* _Requirement A_:
Answer these questions using the forum thread about Watts and Unitarianism.
(i) Who wrote the book The Eighteenth Century Commonwealthman?
(ii) On what date was the reply from No Longer A Libertine posted?
(iii) According to that reply, who considers everyone a unitarian?
* _Requirement B_: Reproduce the portion of the forum thread about Watts and Unitarianism starting at "## No Longer" and ending at "lense of history?".
* _Requirement C_: Continue the forum thread about Watts and Unitarianism from the point where it stops.

* _Reading passage_:

--- START ---

# Issac Watts - Possibly Unitarian?



## Theoretical (Jan 25, 2007)

I read a book about a host of 18th Century British radical Whigs, _The Eighteenth Century Commonwealthman_, by Caroline Robbins, and it was suggested in there that Issac Watts at least had some sympathies with the Unitarian movement as to the nature of God.

Anyone have any thoughts or comments on this?


----------



## No Longer A Libertine (Jan 25, 2007)

Theoretical said:


> I read a book about a host of 18th Century British radical Whigs, _The Eighteenth Century Commonwealthman_, by Caroline Robbins, and it was suggested in there that Issac Watts at least had some sympathies with the Unitarian movement as to the nature of God.
> 
> Anyone have any thoughts or comments on this?


Everyone's a unitarian according to the secularists, who wrote the book and what is their lense of history?


----------



## Theoretical (Jan 25, 2007)

--- END ---

[Dataset entries]
--- START ---

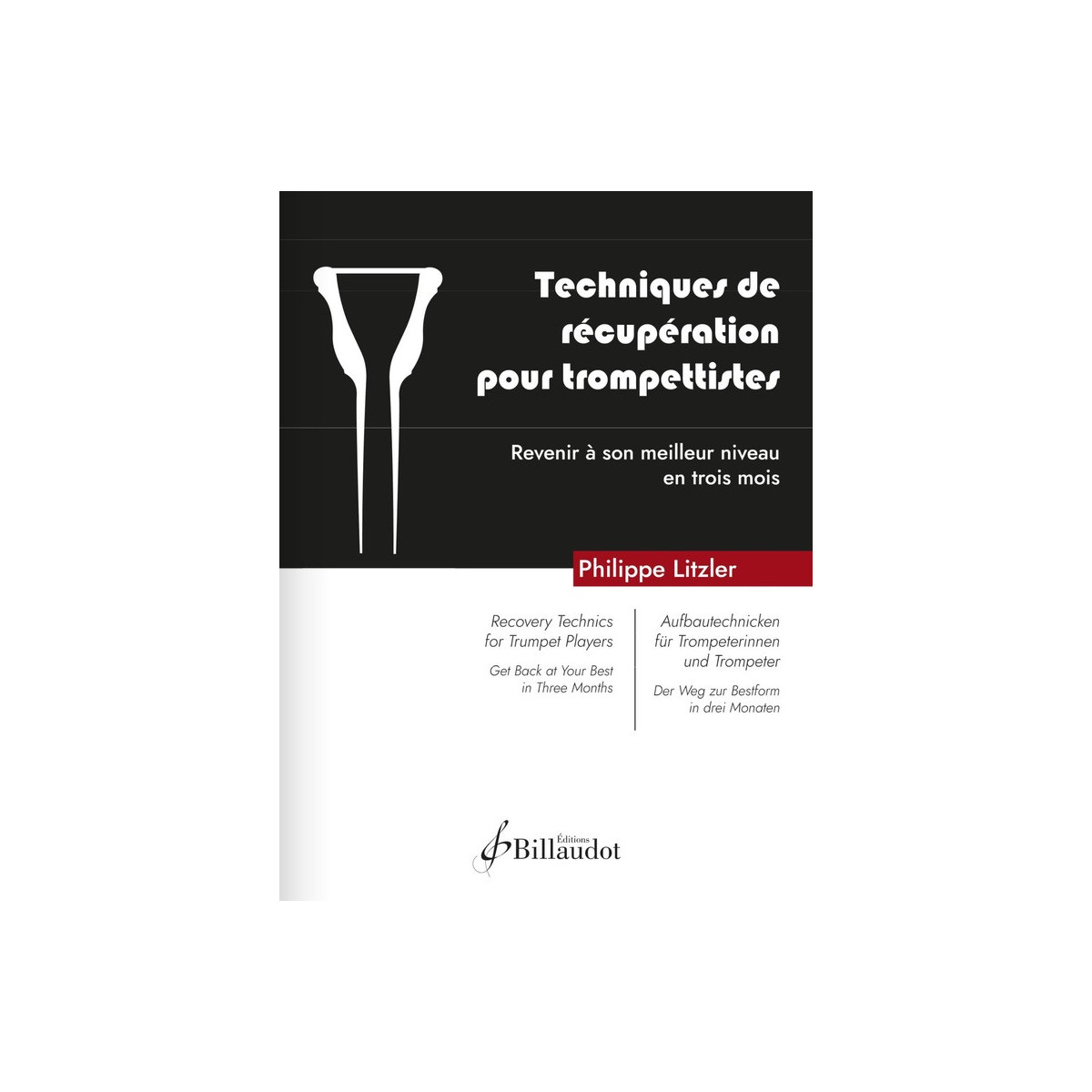 Philippe Litzer : Techniques de récupération pour trompettistes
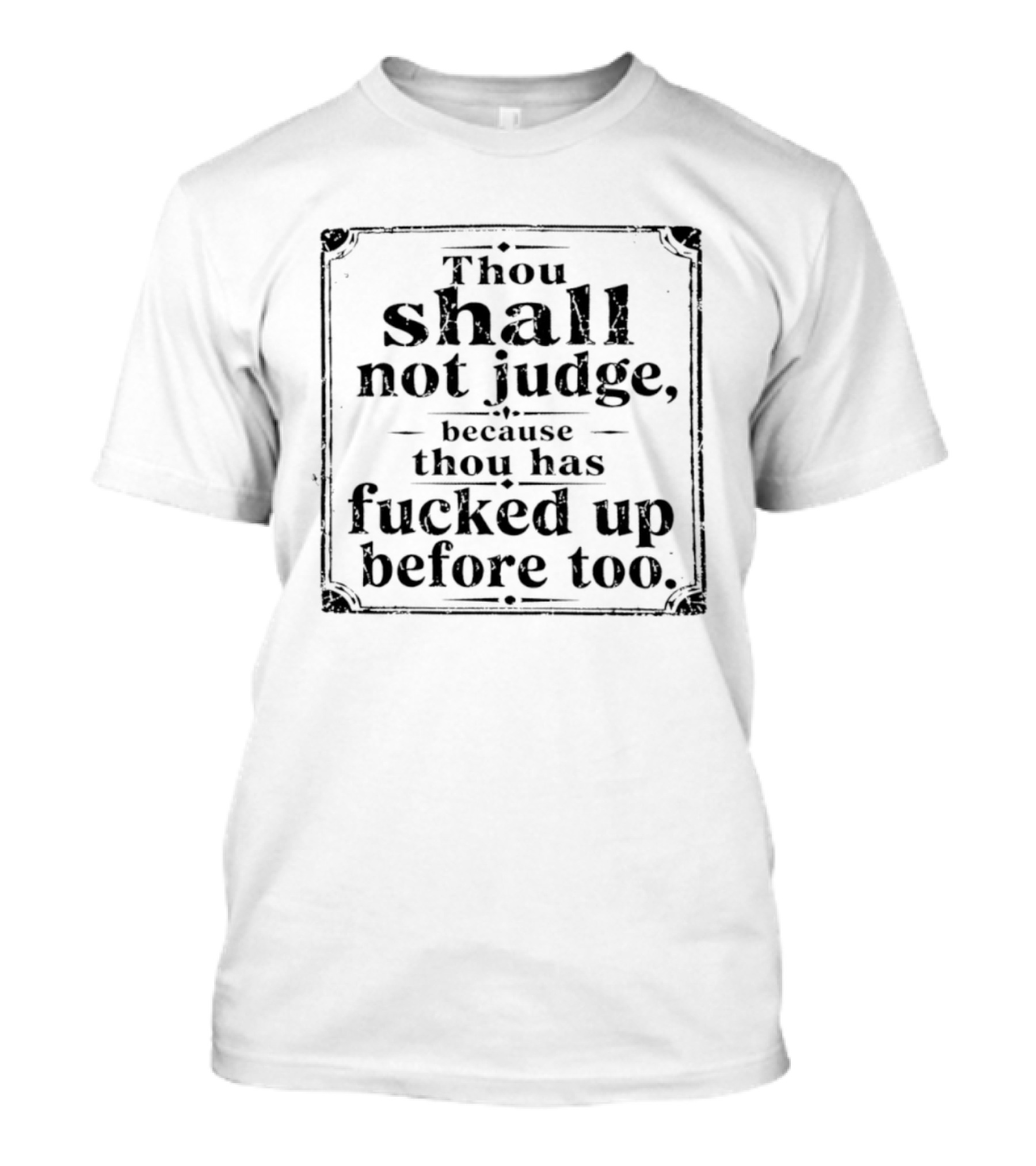 Thou Shall Not Judge Because Thou Has Fucked Up Before Too T-Shirt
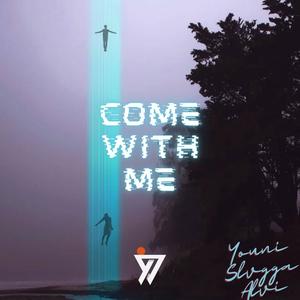 Come With Me(feat. Slvgga & Alvi) (Explicit)
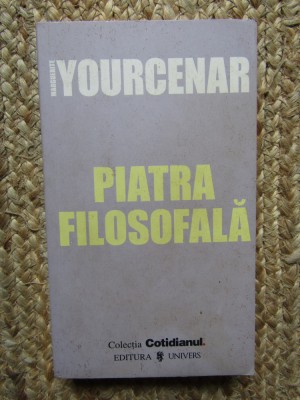 PIATRA FILOSOFALA-MARGUERITE YOURCENAR foto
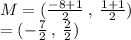 M = ( \frac{ - 8 + 1}{2} \:   , \:  \frac{1 + 1}{2} ) \\  = (  - \frac{7}{2}  \: , \:  \frac{2}{2} )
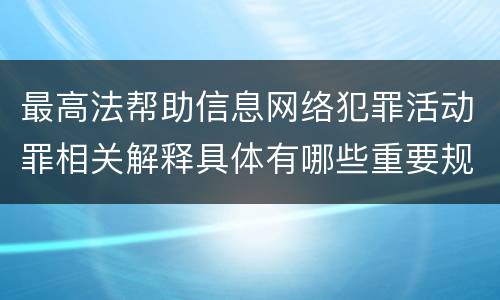 最高法帮助信息网络犯罪活动罪相关解释具体有哪些重要规定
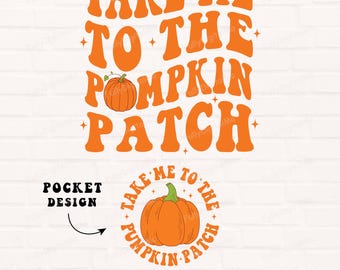 Take Me To The Pumpkin Patch Svg Png, Pumpkins Patch Png, Autumn Patch Png, Fall Pumpkin Png, pumpkin season Png, Fall Shirt Sublimation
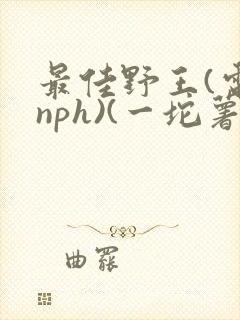 最佳野王(电竞nph)(一坨薯饼)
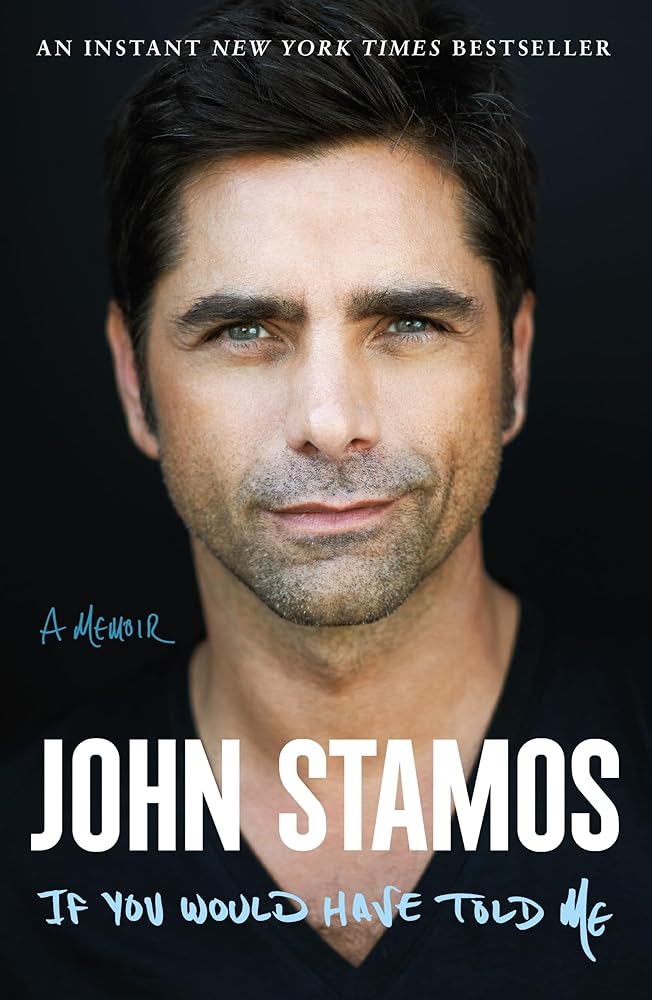 If You Would Have Told Me: A Memoir by John Stamos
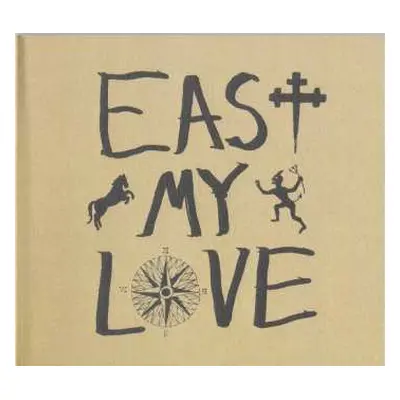 CD Current Joys: East My Love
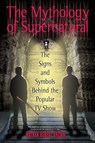 The Mythology Of Supernatural - Nathan Robert Brown - 9780425241370
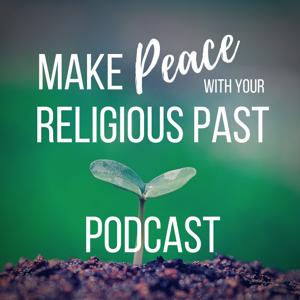 Make Peace with Your Religious Past Podcast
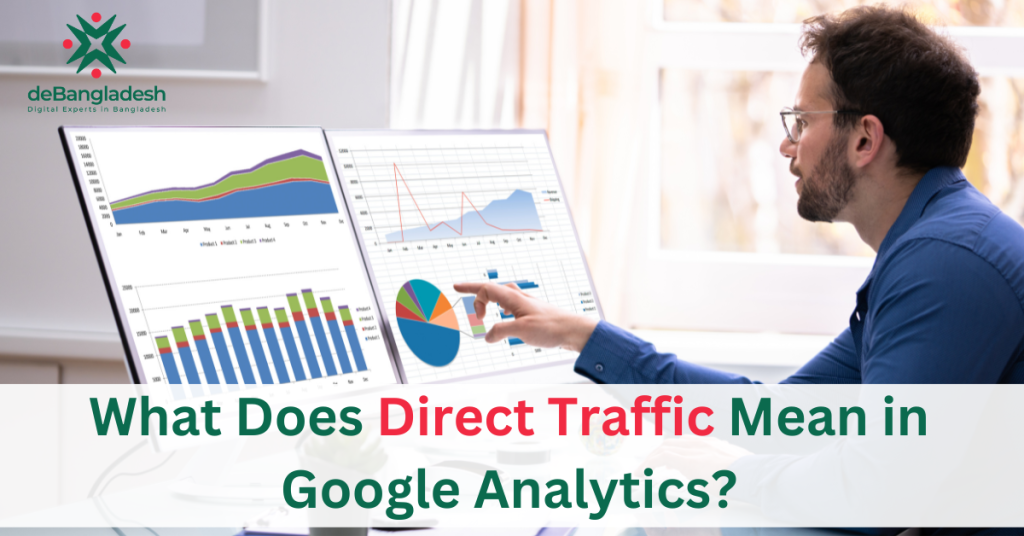 What Does Direct Traffic Mean in Google Analytics?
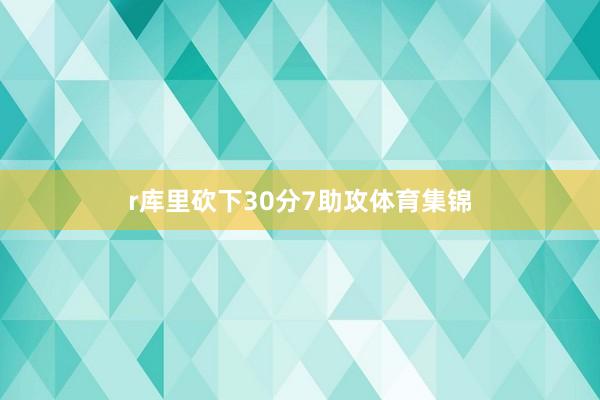 r库里砍下30分7助攻体育集锦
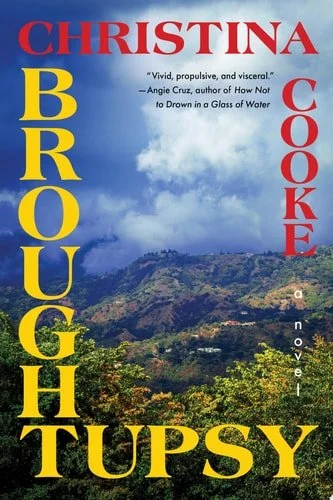 Book cover: Broughtupsy A Novel by Christina Cooke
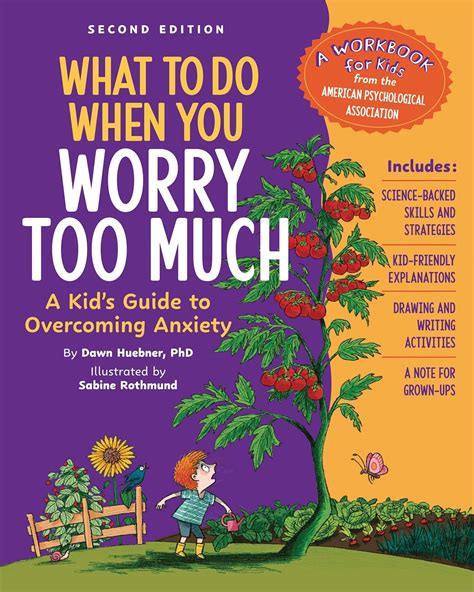 What to Do When You Worry Too Much, 2nd Edition: A Kid's Guide to Overcoming Anxiety (What-to-Do ...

--- END ---

* _Result A_:
(i) Caroline Robbins
(ii) Jan 25, 2007
(iii) The secularists

* _Result B_:
## No Longer A Libertine (Jan 25, 2007)

Theoretical said:


> I read a book about a host of 18th Century British radical Whigs, _The Eighteenth Century Commonwealthman_, by Caroline Robbins, and it was suggested in there that Issac Watts at least had some sympathies with the Unitarian movement as to the nature of God.
> 
> Anyone have any thoughts or comments on this?


Everyone's a unitarian according to the secularists, who wrote the book and what is their lense of history?

* _Result C_:
Well, there was an awful lot of Deistic Unitarianism among the more politically active English Whigs, so there is perhaps more than a bit to dismiss. But in this case, hopefully, it's a non-issue and misrepresentation.


----------



## VirginiaHuguenot (Jan 25, 2007)

Yes, Watts certainly leaned towards Arianism/Unitarianism. There are many places where this is documented. One helpful book which deals with this subject is _Hymns, Heretics and History_ by Louis DeBoer.


----------



## AV1611 (Jan 26, 2007)

Theoretical said:


> Anyone have any thoughts or comments on this?



I have heard that. I spoke with a friend of mine a couple of months back about this and his view was that it is a view pushed by exclusive psalmists to strengthen their arguments agaist unispired hymns.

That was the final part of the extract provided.